ディスプレイの下のほうで、デジタル時計が「14:05」を指している。
慌ててパソコンを閉じた。

「まって。時間、やばい」


ゲームをしていた夫も立ち上がり、上着を手に取った。

夢中になっていたせいで、いつもより5分、家を出るのが遅れてしまった。子どもを迎えにいって、習い事をふたつ。それからスーパーで買い出し。それが今日のタスクだ。

振替レッスンがあるからいつもより忙しい。


玄関を出たあと、一度、引き返した。

いつもより大きなバッグを選んで、スマホと財布を移し替える。そして、そのままもうひとつ、詰め込んだ。


家を出ると、いつの間にか雨は上がっていた。
コンクリートはまだ濡れて、てらてらと光っているけれど、そこにぽつりぽつりと波紋が広がるようなことはない。

雨上がり特有の湿った土の匂いが漂う中、車に乗り込む。

座席は少し高いところにあるので、きれいな所作などとはほど遠く、背もたれに手をかけ、勢いをつけて体を持ち上げる。

ふわりとしたスカートの裾が車外にはみ出てしまい、少し腰を浮かせて、後ろに折り込むようにしてからドアを閉めた。



子どもたちを迎えに行き、習い事へ。

ここから交代でレッスンを受ける。
下の子を送り届けて、先にレッスンを終えた娘を連れて車に戻った。


エンジンを切った車内の寒さが、最近の中ではずいぶんとましになっていた。

去年から、駐車場の近くで建設中だった家が、いつのまにか完成していることに気がつく。


娘は、夫のスマホでポケモンGOをはじめた。
こういうとき、夫はいつも寝てしまうのだけれど、自分も好きなゲームだからなのか、ふたりで盛り上がっている。

これならいいか。
助手席で、バッグからパソコンを出した。


すべすべした素材のスカートの上に立てて広げる。
すわりがわるくて安定しない。

打ちにくい。


「え、パソコン持ってきたの」

夫が驚いたように言った。
わたしは頷く。


月末までに長編小説を3本仕上げよう。
そう決めたのは昨日のこと。

意外なことに「やる」と決めたらひらめきが降りてきた。
半日かからず3本のプロットが完成し、自分でもおどろく。

今まではできなかったんじゃない。やらなかったんだ、と悔やんだ。


書かなければいけない量は、最低でも15万字。でもきっと、もっとたくさん書くのだろう。気が遠くなりそうだ。

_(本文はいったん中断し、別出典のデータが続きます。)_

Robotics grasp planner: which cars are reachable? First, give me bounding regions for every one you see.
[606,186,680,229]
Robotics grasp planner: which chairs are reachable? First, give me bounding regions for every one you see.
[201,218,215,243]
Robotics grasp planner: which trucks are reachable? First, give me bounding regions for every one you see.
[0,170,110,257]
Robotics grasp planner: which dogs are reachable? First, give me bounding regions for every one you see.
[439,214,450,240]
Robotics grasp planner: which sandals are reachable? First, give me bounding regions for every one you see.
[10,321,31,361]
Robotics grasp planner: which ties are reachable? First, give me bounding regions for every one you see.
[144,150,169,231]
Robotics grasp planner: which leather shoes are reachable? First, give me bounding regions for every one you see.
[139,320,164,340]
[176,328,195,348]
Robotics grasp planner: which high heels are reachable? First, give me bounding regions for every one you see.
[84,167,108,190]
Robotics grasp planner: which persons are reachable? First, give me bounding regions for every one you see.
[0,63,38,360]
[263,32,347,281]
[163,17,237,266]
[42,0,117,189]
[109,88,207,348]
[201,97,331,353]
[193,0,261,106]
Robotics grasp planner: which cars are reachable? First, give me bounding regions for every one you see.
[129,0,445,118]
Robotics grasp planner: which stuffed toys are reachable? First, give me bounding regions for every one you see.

今朝も、夫がいつまでも寝ている横で、無心で話を作りこんでいた。
ふだんなら起きないことに痺れを切らしているのに、もうどうでもいいというくらいに集中していた。



すっかり日も暮れたころ、振替レッスンでまた別な場所へ子どもたちを送る。

待ち時間が1時間ほどあるので、こういうときはスーパーで時間をつぶすようにしていた。
ノープランでだらだら買いものをすることが多いのだけれど、今日は違った。


余計なものを買わずに車に戻り、再びパソコンを開く。

すっかり日は落ちて、窓硝子にぼうっと幽霊のように、下からのブルーライトで照らされたわたしの姿が映っていた。

取り憑かれたようにカチカチと言葉を打ち続けるわたしを見て、夫は珍しくスマホから顔を上げて「そんなに時間ないん?」と聞いた。

「それとも書きたいってこと?」

書きたいというのは事実だった。
でも、理由はもうひとつあった。

「間に合うとは思うんだけどさ、……来週発表あるでしょ」


15年近いブランクを経て応募した小説が、1次選考を通過していた。たぶんそのうち、次の結果が出る。

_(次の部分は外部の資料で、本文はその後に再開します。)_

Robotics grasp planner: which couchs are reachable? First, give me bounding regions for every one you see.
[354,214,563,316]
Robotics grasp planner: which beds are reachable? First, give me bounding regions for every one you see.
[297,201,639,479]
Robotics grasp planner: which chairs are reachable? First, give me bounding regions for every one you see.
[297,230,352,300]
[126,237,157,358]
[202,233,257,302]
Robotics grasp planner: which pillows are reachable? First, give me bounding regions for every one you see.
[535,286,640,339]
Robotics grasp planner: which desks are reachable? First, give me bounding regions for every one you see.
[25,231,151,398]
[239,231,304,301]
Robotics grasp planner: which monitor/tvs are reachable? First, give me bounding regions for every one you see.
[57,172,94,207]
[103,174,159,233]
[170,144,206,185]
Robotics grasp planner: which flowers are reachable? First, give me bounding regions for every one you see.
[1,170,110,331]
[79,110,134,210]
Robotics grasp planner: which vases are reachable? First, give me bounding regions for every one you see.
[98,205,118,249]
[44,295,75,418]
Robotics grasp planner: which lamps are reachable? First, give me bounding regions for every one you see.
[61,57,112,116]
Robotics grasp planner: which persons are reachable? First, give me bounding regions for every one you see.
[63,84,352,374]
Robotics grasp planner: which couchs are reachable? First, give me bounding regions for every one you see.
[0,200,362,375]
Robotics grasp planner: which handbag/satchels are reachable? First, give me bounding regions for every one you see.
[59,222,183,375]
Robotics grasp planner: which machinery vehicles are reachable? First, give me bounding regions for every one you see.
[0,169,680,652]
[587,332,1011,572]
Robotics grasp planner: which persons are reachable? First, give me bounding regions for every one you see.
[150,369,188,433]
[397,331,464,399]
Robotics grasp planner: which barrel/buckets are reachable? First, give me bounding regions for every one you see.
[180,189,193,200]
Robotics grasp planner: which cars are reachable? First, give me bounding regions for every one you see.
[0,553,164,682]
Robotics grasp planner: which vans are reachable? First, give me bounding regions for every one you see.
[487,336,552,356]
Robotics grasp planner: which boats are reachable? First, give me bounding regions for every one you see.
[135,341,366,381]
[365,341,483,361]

「落ちてたら病むもん。それに備えて今めっちゃ書くの」

そのコンテストのことは、〆切の5日前に知った。深夜までかけて3日間でなんとかかきあげ、残りをすべて推敲に費やし、〆切ぎりぎりに滑り込みで提出したのだった。

受賞作品とは明らかに毛色が違うあの作品が、1次選考を通れるかどうかすら、賭けだった。


書いているときは、「これ面白いかも」と思う。
けれども時間を置くと「誰が読むんだ」と不安になる。提出する前に「最高かもしれない!」とハイになり、落ち着いてみると「もうだめだ」と絶望する。

ものを創るというのは、苦しい。
楽しいだけじゃないなにかがある。

自分の価値観では良いと思っても、他の人の目にはどう映るのか。
それを考え出すときりがなくなってしまう。


だからこそわたしは「書けるときにどんどん書く」と決めている。熱があるときにたくさん。
書けないときは、自分の中に新しいものを溜め込む時期だと割り切る。

そんなふうにして帳尻合わせしながら、楽しみ、苦しんでいる。


そうして過ごしてきた15年間は、わたしの中に着実に原石を貯め込んでくれていたらしい。書けないと思っていたのに、いざ考えはじめると、点と点がつながるように物語の道すじが見えてきた。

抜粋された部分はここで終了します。